Before the assembly started, the whole school was led by Moriarty in two minutes' silence for the recently deceased victims of a submarine accident when diving to explore the Titanic’s wreck. Hazel Nuts then performed a version of the Karoake classic 'My Heart Will Go On', gustily accompanied by the entire hall.
Holmes threw himself into this nightmare with abandon, his screeching soprano falsetto attracting the Professor's amused glances.
'As I suspected, the Baker Street bungler has made an appearance!' he chortled into my ear.
If anything, the ensuing performance of Oliver Fist was even more revolting. To what depths have we sunk?
Ms Nuts sang a series of torch anthems and then dry-humped a delighted Professor Moriarty, to the roars of the entire school. Fagin's Faggots was an especially inappropriate number, during which Ms Nuts enrolled volunteers for 'urgent gender realignment'.
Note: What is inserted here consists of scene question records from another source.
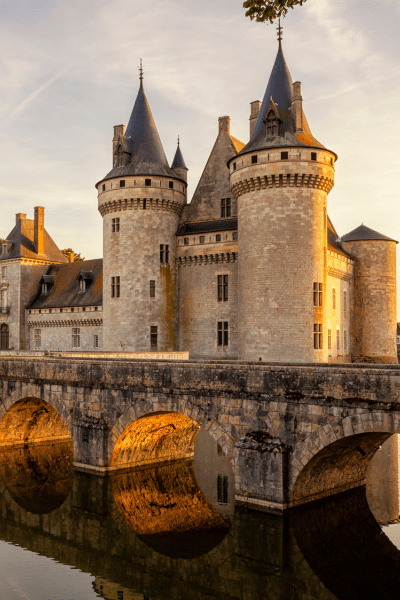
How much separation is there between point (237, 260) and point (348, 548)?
21302 millimetres

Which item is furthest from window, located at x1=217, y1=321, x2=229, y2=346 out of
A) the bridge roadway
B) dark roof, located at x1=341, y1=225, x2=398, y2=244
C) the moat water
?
the moat water

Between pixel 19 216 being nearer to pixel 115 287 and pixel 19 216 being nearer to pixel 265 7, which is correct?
pixel 115 287

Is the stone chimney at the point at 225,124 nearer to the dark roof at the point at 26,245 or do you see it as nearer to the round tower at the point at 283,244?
the round tower at the point at 283,244

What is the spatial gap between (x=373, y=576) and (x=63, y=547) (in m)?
6.94

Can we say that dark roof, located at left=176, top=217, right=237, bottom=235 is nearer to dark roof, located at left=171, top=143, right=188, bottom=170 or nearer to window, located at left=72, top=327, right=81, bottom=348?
dark roof, located at left=171, top=143, right=188, bottom=170

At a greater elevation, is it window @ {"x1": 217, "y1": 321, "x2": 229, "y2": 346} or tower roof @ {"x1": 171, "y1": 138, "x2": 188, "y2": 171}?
tower roof @ {"x1": 171, "y1": 138, "x2": 188, "y2": 171}

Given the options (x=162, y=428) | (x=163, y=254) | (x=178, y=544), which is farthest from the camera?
(x=163, y=254)

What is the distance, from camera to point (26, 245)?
45.0 m

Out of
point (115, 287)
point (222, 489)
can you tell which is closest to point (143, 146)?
point (115, 287)

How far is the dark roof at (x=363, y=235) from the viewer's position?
3606cm

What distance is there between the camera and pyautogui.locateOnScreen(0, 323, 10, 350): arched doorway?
1751 inches

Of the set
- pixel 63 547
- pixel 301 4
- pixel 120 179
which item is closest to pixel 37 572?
pixel 63 547

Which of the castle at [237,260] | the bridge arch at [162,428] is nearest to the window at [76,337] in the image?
the castle at [237,260]

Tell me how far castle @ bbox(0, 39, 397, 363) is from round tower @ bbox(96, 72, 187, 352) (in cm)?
7
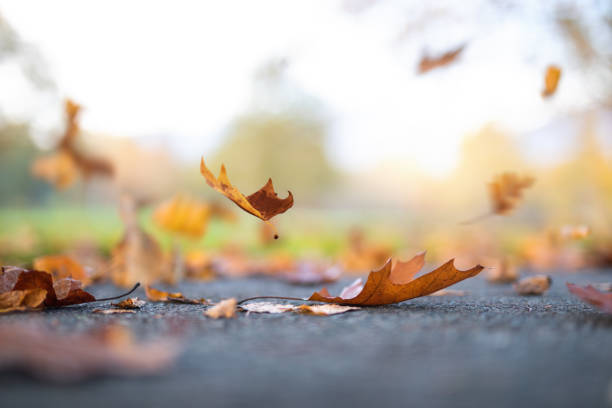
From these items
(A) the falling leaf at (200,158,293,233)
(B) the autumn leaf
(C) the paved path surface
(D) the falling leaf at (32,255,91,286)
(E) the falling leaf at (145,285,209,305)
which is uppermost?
(D) the falling leaf at (32,255,91,286)

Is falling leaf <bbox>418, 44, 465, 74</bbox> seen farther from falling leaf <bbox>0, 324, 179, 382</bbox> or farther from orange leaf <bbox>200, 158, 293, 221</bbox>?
falling leaf <bbox>0, 324, 179, 382</bbox>

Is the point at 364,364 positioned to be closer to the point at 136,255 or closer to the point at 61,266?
the point at 61,266

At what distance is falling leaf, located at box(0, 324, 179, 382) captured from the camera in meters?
0.44

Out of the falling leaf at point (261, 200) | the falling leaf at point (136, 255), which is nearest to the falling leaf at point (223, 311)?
the falling leaf at point (261, 200)

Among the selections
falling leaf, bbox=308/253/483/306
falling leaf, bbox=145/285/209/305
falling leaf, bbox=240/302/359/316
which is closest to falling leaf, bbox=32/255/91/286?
falling leaf, bbox=145/285/209/305

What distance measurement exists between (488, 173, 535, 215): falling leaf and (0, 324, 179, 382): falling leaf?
1.03 m

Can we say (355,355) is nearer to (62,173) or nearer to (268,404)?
(268,404)

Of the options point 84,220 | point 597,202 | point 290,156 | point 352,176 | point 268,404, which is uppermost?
point 352,176

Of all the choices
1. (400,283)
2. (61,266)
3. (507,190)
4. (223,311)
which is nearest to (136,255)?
(61,266)

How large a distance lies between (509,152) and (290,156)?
3.43 m

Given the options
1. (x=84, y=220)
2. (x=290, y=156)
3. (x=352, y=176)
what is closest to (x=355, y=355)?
(x=84, y=220)

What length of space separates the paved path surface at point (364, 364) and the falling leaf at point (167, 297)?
203 mm

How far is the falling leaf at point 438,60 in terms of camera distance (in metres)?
1.58

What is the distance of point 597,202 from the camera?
457cm
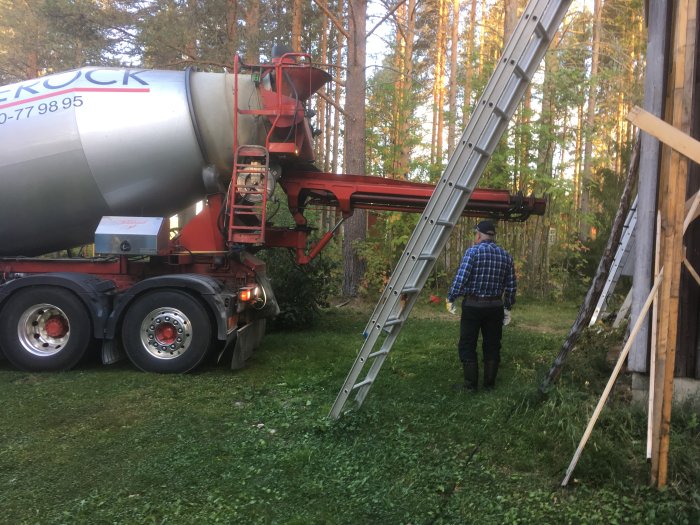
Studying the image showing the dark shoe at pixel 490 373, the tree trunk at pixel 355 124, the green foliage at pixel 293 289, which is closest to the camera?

Half the school rushed towards the stage, including Holmes. Moriarty produced a sheaf of forms to be completed, which was done without a single pupil reading what they were signing. No doubt their most delicate of regions were being promised to Hassam's Kebab van, or some other purveyor of egregious street comestibles.
As Holmes reached the front, he tore off his wig and leapt on Moriarty.
'Watson, I have need of your trusty service revolver! Quick man, I can't hold the bastard much longer.'
I rushed forward, Webley revolver at the ready. Holmes grabbed it and turned to address the hall.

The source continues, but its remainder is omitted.